→ Record excerpts

┄┄┄┄┄┄┄┄┄┄

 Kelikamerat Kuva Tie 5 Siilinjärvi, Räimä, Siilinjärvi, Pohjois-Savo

┄┄┄┄┄┄┄┄┄┄

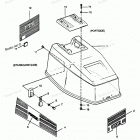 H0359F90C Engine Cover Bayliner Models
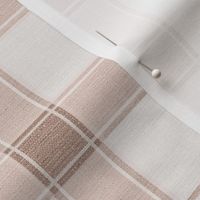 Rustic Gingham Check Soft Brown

┄┄┄┄┄┄┄┄┄┄

→ About this exercise
Only one stretch of the entries above is needed: the lines from the one containing "H0359F90C Engine Cover Bayliner Models" through the one containing "Rustic Gingham Check Soft Brown". Copy it exactly, without the pictures.

→ Answer to this exercise
 H0359F90C Engine Cover Bayliner Models
 Rustic Gingham Check Soft Brown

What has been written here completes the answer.